WHAT THE EXERCISE ASKS
How many lines in the records below contain the string "Which"? Case matters. Reply with the number only.

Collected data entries
------------------------

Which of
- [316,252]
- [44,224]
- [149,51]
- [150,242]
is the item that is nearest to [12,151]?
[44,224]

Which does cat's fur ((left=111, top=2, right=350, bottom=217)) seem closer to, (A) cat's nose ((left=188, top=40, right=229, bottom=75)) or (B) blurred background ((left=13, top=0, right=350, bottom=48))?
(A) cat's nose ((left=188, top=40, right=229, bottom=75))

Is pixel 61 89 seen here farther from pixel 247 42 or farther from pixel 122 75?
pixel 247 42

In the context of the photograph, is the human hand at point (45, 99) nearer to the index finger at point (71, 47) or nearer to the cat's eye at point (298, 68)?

------------------------

SOLVED PROBLEM
2